5)     Berpikir ilmiah, yaitu berpikir dalam hubungan yang luas dengan pengertian yang lebih komplek disertai pembuktian- pembuktian.

6)     Berpikir pendek, yaitu lawan berpikir ilmiah yang terjadi secara lebih cepat, lebih dangkal dan seringkali tidak logis.

Kegiatan berfikir memiliki dua ciri, yaitu 1) menggunakan logika dan 2) berfikir analitis. Adanya suatu pola berfikir disebut logika, atau dapat dikatakan pula bahwa penalaran merupakan pola berfikir logis, yang berarti suatu pola berfikir menurut pola tertentu. Proses berfikir analitis pada hakekatnya merupakan suatu kegiatan berfikir berdasarkan pada langkah-langkah tertentu. Langkah tertentu tersebut merupakan konsekwensi dari logika penalaran.

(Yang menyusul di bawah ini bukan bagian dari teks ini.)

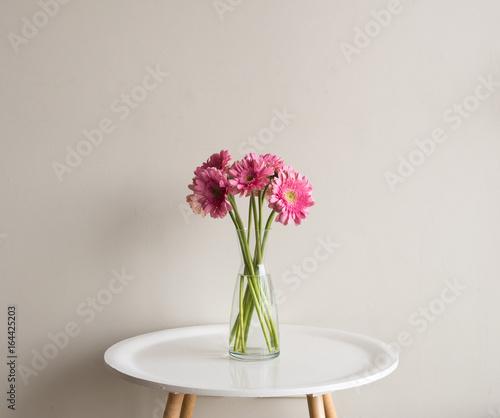 Aluminium Gerbera Pink gerberas in glass vase on small white round table against neutral wall background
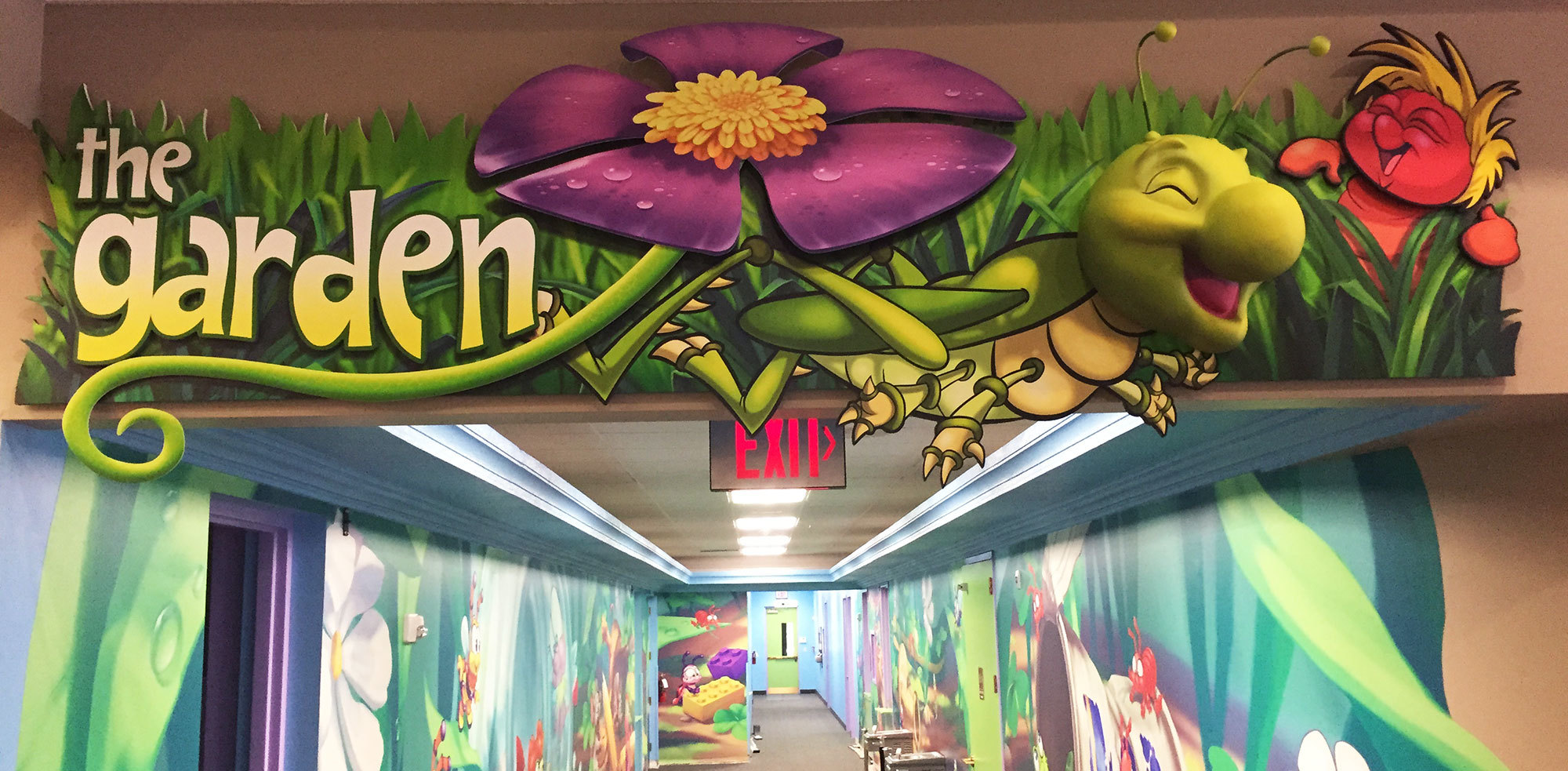 Bugs and Grasshopped Themed Wallcovering and Sign at Meadowbrook Church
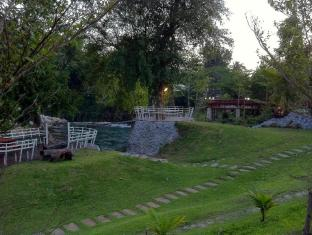 Watermill Resort Khao Yai - BBQ and sitting area by the creek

4.    Berbagai Cara Berpikir Dalam Mencari Kebenaran

Ada beberapa taraf dalam usaha manusia untuk mendapatkan kebenaran dan untuk dapat menempatkan pentingnya kedudukan “penelitian” di antara berbagai taraf tersebut. Kiranya perlu diterangkan bagaimana proses berpikir dalam taraf-taraf tersebut dilakukan:

a.    Taraf Kebetulan: dalam taraf ini sebenarnya diperoleh secara kebetulan. Banyak peristiwa penting dan penemuan yang berharga di dunia ini yang diilhami oleh sifat kebetulan, tidak sengaja dilakukan penelitian secara ilmiah. Karena itu cara penemuan semacam ini tidak dapat dogolongkan pada proses berpikir secara ilmiah. Sebagai contoh dalam sejarah ialah ditemukannya obat malaria secara kebetulan oleh seorang pengembara di daerah tropik yang terserang oleh penyakit demam yang datangnya dalam waktu-waktu tertentu.

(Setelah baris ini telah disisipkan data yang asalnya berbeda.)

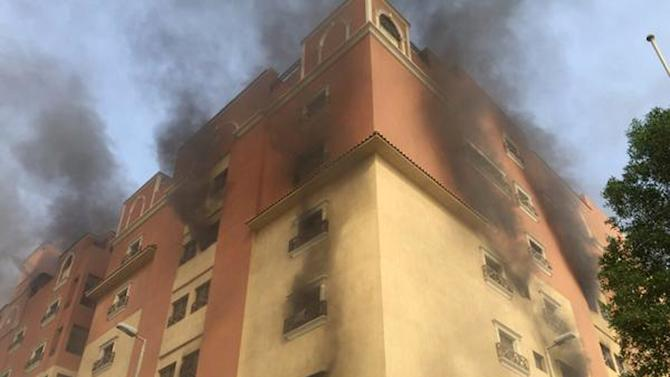 In this image released by the Saudi Interior Ministry's General Directorate of Civil Defense, smoke billows from a fire at a residential complex used by state oil giant Saudi Aramco in Khobar, Saudi Arabia, Sunday, Aug. 30, 2015. Authorities say one person has been killed and dozens were injured in the fire. (Saudi Interior Ministry General Directorate of Civil Defense via AP)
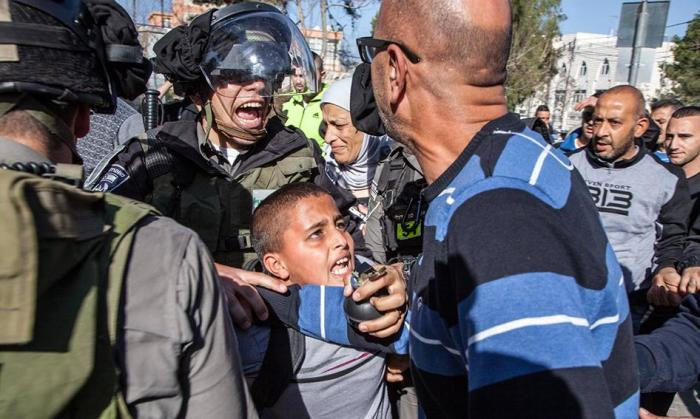 Israeli border police arresting Ahmad Abu Sbitan, 11, in front of his school in East Jerusalem. The police accused him of throwing a stone at them. © Majd Gaith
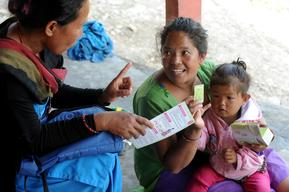 Female community health volunteer (FCHV) Krishnaa Tamang explains Anjana Tamang, mother of three-year-old Bipasa,  how to use Bal Vita (multiple micronutrient powder) at Mulkharka village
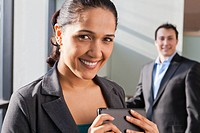 Businesswoman holding tablet with businessman behind her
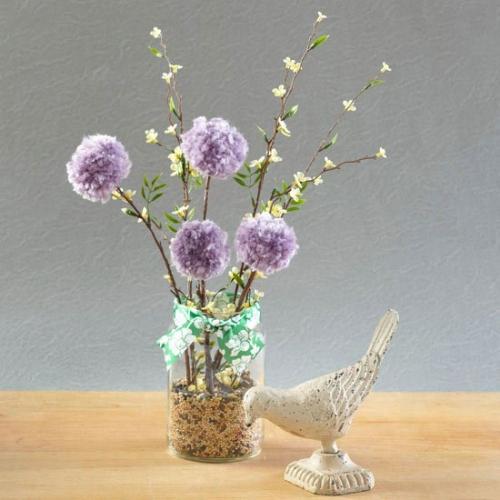 Borcan cu seminte de mei si in cu flori mov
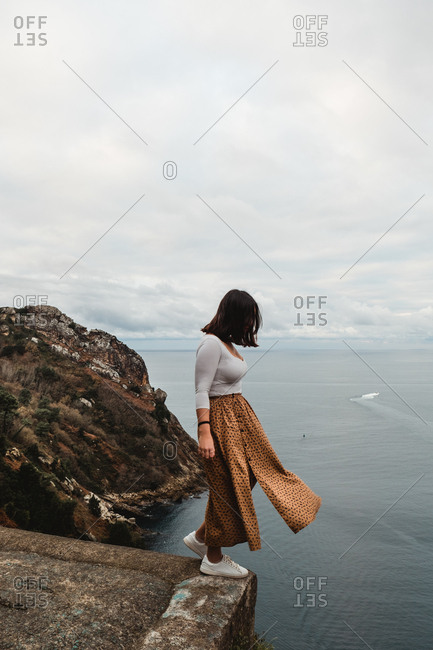 Side view of pensive solitary lady in casual clothes balancing on cliff edge and looking away against blurred rocky hill and tranquil ocean water in windy overcast weather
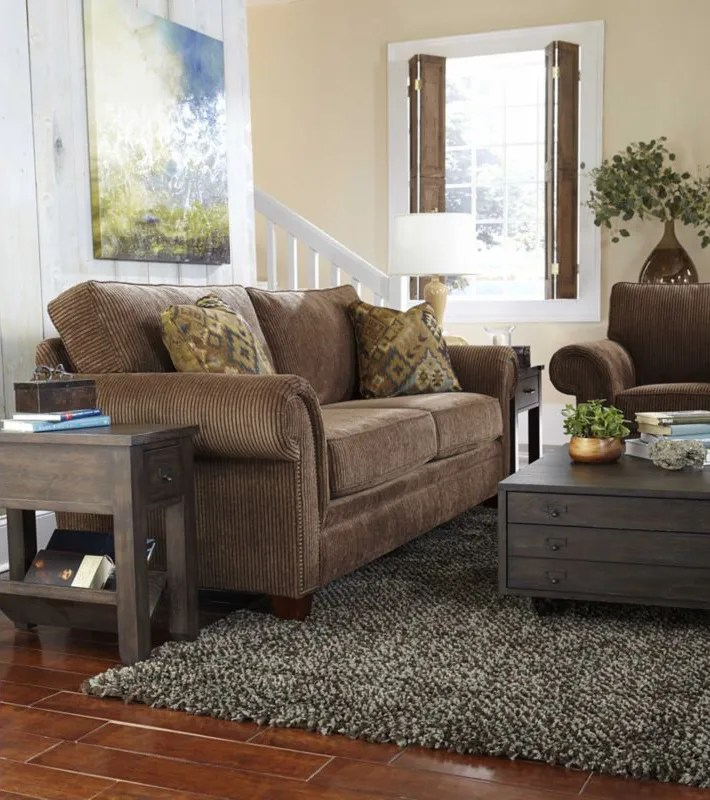 Cozy living room in brown and gray. Pretty color palette with touches of green and blue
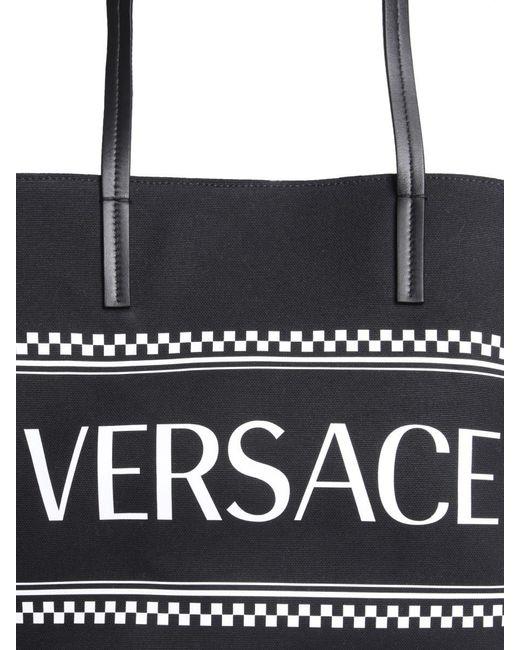 f6d729cbdae ... Versace - Black Maxi Logo Printed Coated Canvas Tote Bag - Lyst ...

Kalau ia sedang terserang suhu badannya naik dan merasa kedinginan dan menggigil, begitulah ketika sedang terserang penyakit tersebut ia merasa haus sekali, tetap sulit memperoleh air, terpaksa ia minum air rawa, walaupun rasanya pahit dan berwarna merah karena di dalamnya terendam pohon besar yang telah lama tumbang. Tetapi heran, air rawa yang kotor tersebut rupanya menyebabkan ia menjadi sembuh, dengan peristiwa secara kebetulan tadi, kemudian orang menggunakan air kulit pohon yang serupa dengan batang yang tumbang itu untuk mengobati penyakit demam.

Walaupun cerita ini sulit dibuktikan, sebagai kisah kejadian kiranya diterima sebagai gambaran, apa yang dimaksud dengan kebenaran yang diperoleh dengan penemuan secara kebetulan.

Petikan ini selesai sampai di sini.